Although ENGOs had previously shown strong support for the special timbers sector, this has now largely been withdrawn due to the conflict between resource location and reservation aspirations.

===Mining in the Tarkine===
The areas of Corinna - Long Plains, as well as the Savage, Donaldson and Whyte rivers, were important early goldfields, exploited since the 1870s. Tasmania's two largest gold nuggets, of 7.6 and 4.4 kg, were found near the confluence of the Whyte and Rocky rivers. Tin mining was prominent in both the Mt Bischoff - Waratah area, starting in the 1870s, and the Meredith Range - Stanley River - Wilson River area. The Mt. Bischoff mine in Waratah was in its heyday one of the richest tin deposits in the world. From the 1880s onwards, osmiridium was extensively mined in many creeks and rivers in the catchments of the Savage, Haezlewood and Wilson rivers, and particularly the Bald Hill area. Tin, copper and tungsten were mined at Balfour, and, from the 1890s, the Magnet mine was exploited for silver. It continues to be a significant amateur fossicking area for mineral specimens to this day.

Historically, approximately 600 mine tenements have been worked in the Tarkine area, but most of them were small alluvial workings, involving the sifting of gravels from riverbeds. Mining activity in the Tarkine has continued uninterrupted since the 1870s, and two modern industrial mines are currently operating in the area: a small silica quarry, and a large open-cut iron ore mine at Savage River. Both these existing mines are outside of the proposed Tarkine National Park boundary. In addition, 38 exploration licenses are currently held over areas of the Tarkine, and 10 mines have been proposed over the 2012-2017 period. Of these proposed mines, nine are proposed to be open cut mines.

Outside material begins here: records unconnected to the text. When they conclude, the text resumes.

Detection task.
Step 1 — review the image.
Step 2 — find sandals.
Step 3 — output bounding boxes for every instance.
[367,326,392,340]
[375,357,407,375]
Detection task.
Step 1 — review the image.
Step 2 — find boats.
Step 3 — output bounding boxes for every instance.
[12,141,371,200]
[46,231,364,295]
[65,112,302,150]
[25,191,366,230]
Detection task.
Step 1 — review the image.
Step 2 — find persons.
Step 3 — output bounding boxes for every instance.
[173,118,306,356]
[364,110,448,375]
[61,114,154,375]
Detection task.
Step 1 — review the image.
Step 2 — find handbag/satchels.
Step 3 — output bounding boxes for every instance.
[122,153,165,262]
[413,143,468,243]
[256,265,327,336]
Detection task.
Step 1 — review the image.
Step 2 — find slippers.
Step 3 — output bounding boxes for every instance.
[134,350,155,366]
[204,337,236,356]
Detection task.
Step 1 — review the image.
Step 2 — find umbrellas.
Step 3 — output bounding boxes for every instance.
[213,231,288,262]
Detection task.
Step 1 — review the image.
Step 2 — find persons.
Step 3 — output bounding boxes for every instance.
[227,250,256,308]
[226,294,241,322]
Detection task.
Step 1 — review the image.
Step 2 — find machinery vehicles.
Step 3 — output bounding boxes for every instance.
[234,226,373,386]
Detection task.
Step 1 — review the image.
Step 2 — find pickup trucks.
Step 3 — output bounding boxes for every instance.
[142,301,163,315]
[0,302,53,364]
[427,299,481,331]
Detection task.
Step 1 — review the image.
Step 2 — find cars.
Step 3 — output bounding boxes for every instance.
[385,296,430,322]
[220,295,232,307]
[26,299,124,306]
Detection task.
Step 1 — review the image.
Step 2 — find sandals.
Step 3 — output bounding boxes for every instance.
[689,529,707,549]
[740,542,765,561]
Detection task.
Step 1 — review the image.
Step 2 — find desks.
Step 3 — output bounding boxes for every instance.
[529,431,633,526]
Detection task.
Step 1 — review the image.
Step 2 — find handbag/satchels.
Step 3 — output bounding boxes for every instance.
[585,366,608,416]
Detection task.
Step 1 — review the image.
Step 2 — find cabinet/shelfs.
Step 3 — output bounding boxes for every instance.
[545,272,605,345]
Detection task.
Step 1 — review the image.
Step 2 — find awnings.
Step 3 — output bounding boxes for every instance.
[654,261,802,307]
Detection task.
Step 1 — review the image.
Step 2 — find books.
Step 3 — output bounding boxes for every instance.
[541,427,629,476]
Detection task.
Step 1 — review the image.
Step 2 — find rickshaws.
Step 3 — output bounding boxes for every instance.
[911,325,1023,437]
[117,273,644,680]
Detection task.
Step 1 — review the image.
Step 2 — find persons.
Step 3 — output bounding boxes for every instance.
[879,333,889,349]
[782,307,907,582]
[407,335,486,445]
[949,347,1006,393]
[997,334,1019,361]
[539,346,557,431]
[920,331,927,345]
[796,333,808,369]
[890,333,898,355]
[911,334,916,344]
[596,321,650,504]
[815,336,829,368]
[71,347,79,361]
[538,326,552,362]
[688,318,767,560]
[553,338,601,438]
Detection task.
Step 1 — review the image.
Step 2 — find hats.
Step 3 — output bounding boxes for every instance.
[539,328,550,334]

The issue of mining in takayna/the Tarkine is highly contentious, as conservationists oppose the environmental damage caused by modern mining methods. The Tarkine is highly prospective for economically-important minerals, and proponents argue that current and proposed mines would take up just 1% of the Tarkine. Conservationists argue that this impact is greater when considering transport routes and damage to water catchments. They point to the acid mine drainage affecting the Whyte River, rendering it orange-stained and devoid of aquatic life for six kilometres, due to the now-closed Cleveland mine at Luina, and similar impacts downstream from historic operations of the Savage River mine and the closed Mt Bischoff mine. Acid mine drainage (AMD) is the leaching of sulphuric acid, caused by the chemical reaction between sulphides in the ore and oxygen that can occur once ore is exposed to atmosphere. Start-up mining company Venture Minerals has proposed three open-cut mines within the existing reserves and moratorium area, with plans to explore over an additional 37 km of potentially ore-bearing skarns.

Conservation groups, such as the Tarkine National Coalition and Operation Groundswell, oppose new mines and mining exploration in the Tarkine, and are warning of a campaign to surpass the Franklin River campaign of the 1980s. Alternatively, significant local support for mining has also been evidenced, with over 3500 people attending one pro-development rally, and the mayors of the four affected council areas publicly condemning the environmental groups.